Saint Mary Magdalene is starting to come back into fashion today, as many groups try to legitimize the religious experience of women, and to re-open the door to the full participation of women in the religious enterprise. If Mary was a disciple who was present at the Last Supper, the traditional argument against the ordination of women completely falls apart. We need to learn to see the image of God in both men and women, for God’s spirit has always been poured out equally on all believers.
About twenty years ago Mary Magdalene got caught up in the public spotlight for all the wrong reasons when the author Dan Brown released his best selling novel The DaVinci Code. In the DaVinci Code, Dan Brown claims that Jesus fathered a child with Mary Magdalene. The plot centres around the idea that this royal bloodline continues to this day. This fanciful work of fiction assumes the most radical thing Mary Magdalene could do is give birth to Jesus’ son. In truth, Saint Mary Magdalene did something far more important. She carries on Jesus’ teachings after his death. Following the resurrection she is one of the disciples who builds the movement we call the Christian Church. She is not the mother of Jesus’ child. She is, however, the mother of Jesus’ church.
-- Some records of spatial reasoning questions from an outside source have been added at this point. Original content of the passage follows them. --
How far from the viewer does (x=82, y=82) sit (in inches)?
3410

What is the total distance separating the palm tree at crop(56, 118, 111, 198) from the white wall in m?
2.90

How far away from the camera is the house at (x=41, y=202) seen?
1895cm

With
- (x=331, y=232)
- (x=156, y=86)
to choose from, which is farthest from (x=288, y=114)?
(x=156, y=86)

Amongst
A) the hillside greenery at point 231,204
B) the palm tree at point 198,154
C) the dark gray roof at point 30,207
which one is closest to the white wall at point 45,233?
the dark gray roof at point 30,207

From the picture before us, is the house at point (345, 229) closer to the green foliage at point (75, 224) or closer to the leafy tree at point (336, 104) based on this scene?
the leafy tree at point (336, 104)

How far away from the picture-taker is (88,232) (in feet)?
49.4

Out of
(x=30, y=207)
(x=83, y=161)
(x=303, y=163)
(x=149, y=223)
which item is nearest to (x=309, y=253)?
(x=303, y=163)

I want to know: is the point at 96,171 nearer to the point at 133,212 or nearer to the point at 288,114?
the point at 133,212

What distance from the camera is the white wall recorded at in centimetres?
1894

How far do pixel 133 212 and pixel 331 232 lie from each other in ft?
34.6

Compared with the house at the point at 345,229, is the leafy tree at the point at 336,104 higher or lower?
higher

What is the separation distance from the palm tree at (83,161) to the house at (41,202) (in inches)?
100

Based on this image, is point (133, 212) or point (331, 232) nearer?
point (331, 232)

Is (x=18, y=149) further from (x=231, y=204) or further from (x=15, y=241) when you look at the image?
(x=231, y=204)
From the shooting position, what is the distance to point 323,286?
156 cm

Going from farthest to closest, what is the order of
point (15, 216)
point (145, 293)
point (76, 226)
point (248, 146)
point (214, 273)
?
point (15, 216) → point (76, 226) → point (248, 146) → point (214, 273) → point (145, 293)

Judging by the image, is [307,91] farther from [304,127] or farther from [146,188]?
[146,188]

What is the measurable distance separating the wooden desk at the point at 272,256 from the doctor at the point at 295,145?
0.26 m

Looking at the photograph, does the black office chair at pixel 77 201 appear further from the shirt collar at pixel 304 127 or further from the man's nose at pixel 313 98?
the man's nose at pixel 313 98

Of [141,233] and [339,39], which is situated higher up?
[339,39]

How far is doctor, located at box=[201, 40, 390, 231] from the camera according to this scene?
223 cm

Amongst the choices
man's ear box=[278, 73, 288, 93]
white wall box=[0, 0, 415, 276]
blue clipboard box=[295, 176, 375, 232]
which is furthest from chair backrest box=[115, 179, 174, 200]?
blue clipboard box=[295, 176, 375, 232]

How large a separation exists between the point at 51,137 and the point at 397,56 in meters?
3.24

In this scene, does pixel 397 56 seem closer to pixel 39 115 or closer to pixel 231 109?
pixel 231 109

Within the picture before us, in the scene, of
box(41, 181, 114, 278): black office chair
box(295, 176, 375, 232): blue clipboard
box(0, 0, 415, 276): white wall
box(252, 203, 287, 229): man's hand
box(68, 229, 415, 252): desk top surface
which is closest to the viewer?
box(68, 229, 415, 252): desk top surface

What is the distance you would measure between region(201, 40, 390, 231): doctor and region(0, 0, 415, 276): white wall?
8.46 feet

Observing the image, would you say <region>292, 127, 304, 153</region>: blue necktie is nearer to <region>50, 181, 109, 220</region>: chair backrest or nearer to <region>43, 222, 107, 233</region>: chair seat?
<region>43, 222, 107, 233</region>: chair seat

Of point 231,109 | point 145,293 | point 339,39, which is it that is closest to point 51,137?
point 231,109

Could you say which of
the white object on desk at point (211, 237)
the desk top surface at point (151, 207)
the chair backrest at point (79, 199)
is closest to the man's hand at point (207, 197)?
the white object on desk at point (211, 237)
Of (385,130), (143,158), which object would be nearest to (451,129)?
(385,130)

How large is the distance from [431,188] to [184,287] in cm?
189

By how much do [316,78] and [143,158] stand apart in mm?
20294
The writer Oscar Wilde once said that ‘Every saint has a past and every sinner has a future.” Saint Mary Magdalene shows us how Jesus can use every one of us to be a witness to the healing power of the gospel. She is a shining witness to the strength that comes from trusting in the power of the Holy Spirit.
This is good new for us, because we live in an age where we all need the guidance of God’s Holy Spirit. We live in a world which was not imagined by the writers of the Bible. We face situations which Jesus never dreamt of. While the scriptures and our traditions can give us general principles to go by, they do have not explicit advice to give us on many of our current issues. We need new spiritual guidance when dealing with topics like evolution, pollution, science, politics, war, technology, genetics and sexuality. We need to be rooted in our past, but not limited by it. Saint Mary Magdalene shows us how to trust the power of our religious experience to guide us. When we are open to what the Spirit is saying, then everyone gets a say in how we build this house of faith. The Christian movement is still in the process of becoming all that it can be. Our goal when we come together is for this community to become a holy place, where everyone can find God’s redeeming grace.
I’d like to give the final word to our unforgiven saint. From the Gospel of Mary, here is the blessing she gave to the other disciples on that first Easter morning.
“Do not weep or grieve or be in doubt, for his grace will be with you all and God will protect you.”